> [TEXT PASSAGE]:
§ §

Subject: Public Health And Healthcare, Public Health And Health Services Keywords: chronic conditions; diabetes; older adults; race or ethnicity; social determinants of health; in-equalities or inequities; policy; health care access; home health care
Online: 6 April 2021 (14:40:37 CEST)
Older adults with diabetes are at elevated risk of complications following hospitalization. Home health care services mitigate the risk of adverse events and facilitate a safe transition home. In the United States, when home health care services are prescribed, federal guidelines require they begin within two days of hospital discharge. This study examined the association between timing of home health care initiation and 30-day rehospitalization outcomes in a cohort of 786,734 Medicare beneficiaries following a diabetes-related index hospitalization. Of these patients, 26.6% were discharged to home health care. To evaluate the association between timing of home health care initiation and 30-day rehospitalizations, multivariate logistic regression models including patient demographics, clinical, geographic variables, and neighborhood socio-economic variables were used. Inverse probability-weighted propensity scores were incorporated into the analysis to account for potential confounding between the timing of home health care initiation and the outcome in the cohort. Compared to patients who received home health care within the recommended first two days, patients who received delayed services (3-7 days after discharge) had higher odds of rehospitalization (OR 1.28, 95% CI 1.25-1.32). Among patients who received late services (8-14 days after discharge), the odds of rehospitalization were four times greater than for patients receiving services within 2 days (OR 4.12, 95% CI 3.97-4.28). Timely initiation of home health care following diabetes-related hospitalizations is one strategy to improve outcomes.

§ §

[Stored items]
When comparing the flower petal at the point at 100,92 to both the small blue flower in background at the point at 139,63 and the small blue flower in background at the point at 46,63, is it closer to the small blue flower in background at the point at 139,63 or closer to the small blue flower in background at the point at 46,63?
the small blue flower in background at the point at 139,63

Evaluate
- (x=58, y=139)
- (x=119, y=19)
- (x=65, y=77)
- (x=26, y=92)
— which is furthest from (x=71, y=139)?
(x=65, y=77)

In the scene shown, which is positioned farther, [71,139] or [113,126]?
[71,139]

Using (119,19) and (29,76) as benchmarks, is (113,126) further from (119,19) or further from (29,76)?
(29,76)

§ §

> [TASK GOAL]: Please give the number of Medicare beneficiaries in the cohort examined by the home health care study. The listing has no role here.

> [RESULT OF THIS EXERCISE]: 786,734